Your instructions: Retype the listing exactly. Leave out the images.

########################################

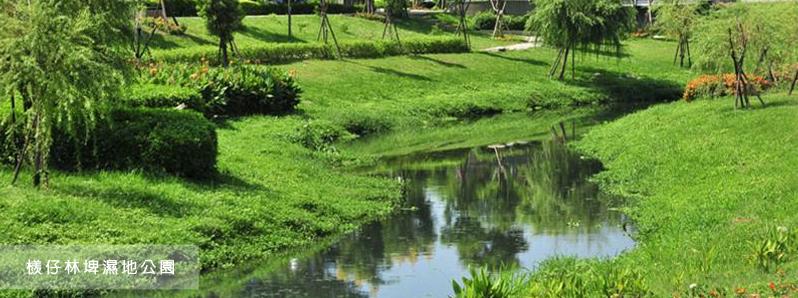 檨仔林埤濕地公園
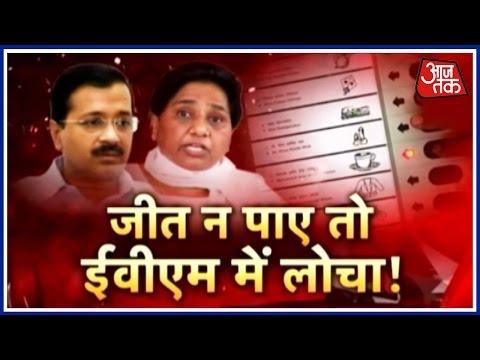 Halla Bol: Mayawati Moves Court Alleging EVM Tampering, Terms BJP's Victory Fraudulent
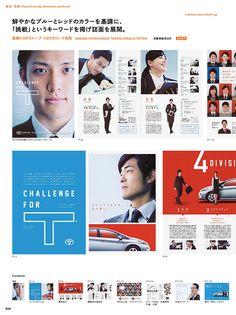 Web Design, Graphic Design, Dtp, Brand Book, Page Layout, Print Ads, Brochure Design, Editorial Design, Interview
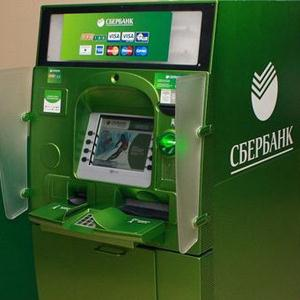 Банкоматы Ставрополя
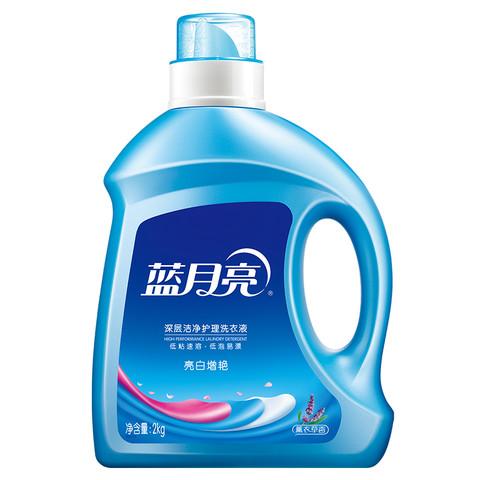 """小编精选:Bluemoon 蓝月亮 """"洁""""净力 薰衣草香亮白增艳洗衣液"""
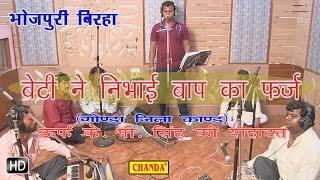 Beti Ne Nibhai Baap Ka Farj || बेटी ने निभाई बाप का फ़र्ज़ गोण्डा काण्ड || Bhojpuri Birha 2016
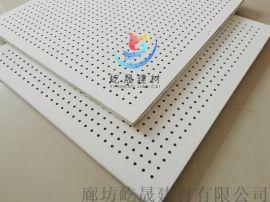 隔热穿孔复合硅酸钙复合板 吊顶微孔天花吸声板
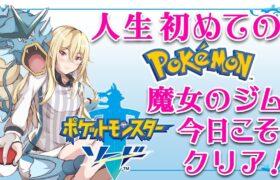 【 Pokémon 】人生初のポケモン配信!魔女のジムチャレンジ!ポケットモンスター ソード シールド♥5【  Vtuber輝海まりな 】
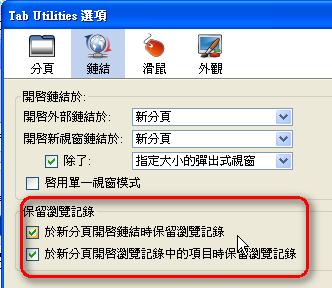 Tab Utilities-04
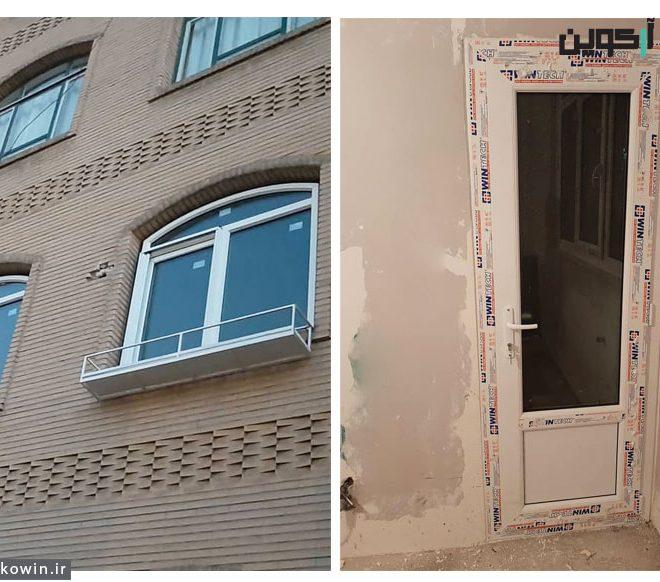 upvc-window-kuhsar4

########################################

Solution:
 檨仔林埤濕地公園
 Halla Bol: Mayawati Moves Court Alleging EVM Tampering, Terms BJP's Victory Fraudulent
 Web Design, Graphic Design, Dtp, Brand Book, Page Layout, Print Ads, Brochure Design, Editorial Design, Interview
 Банкоматы Ставрополя
 """小编精选:Bluemoon 蓝月亮 """"洁""""净力 薰衣草香亮白增艳洗衣液"""
 Beti Ne Nibhai Baap Ka Farj || बेटी ने निभाई बाप का फ़र्ज़ गोण्डा काण्ड || Bhojpuri Birha 2016
 隔热穿孔复合硅酸钙复合板 吊顶微孔天花吸声板
 【 Pokémon 】人生初のポケモン配信!魔女のジムチャレンジ!ポケットモンスター ソード シールド♥5【  Vtuber輝海まりな 】
 Tab Utilities-04
 upvc-window-kuhsar4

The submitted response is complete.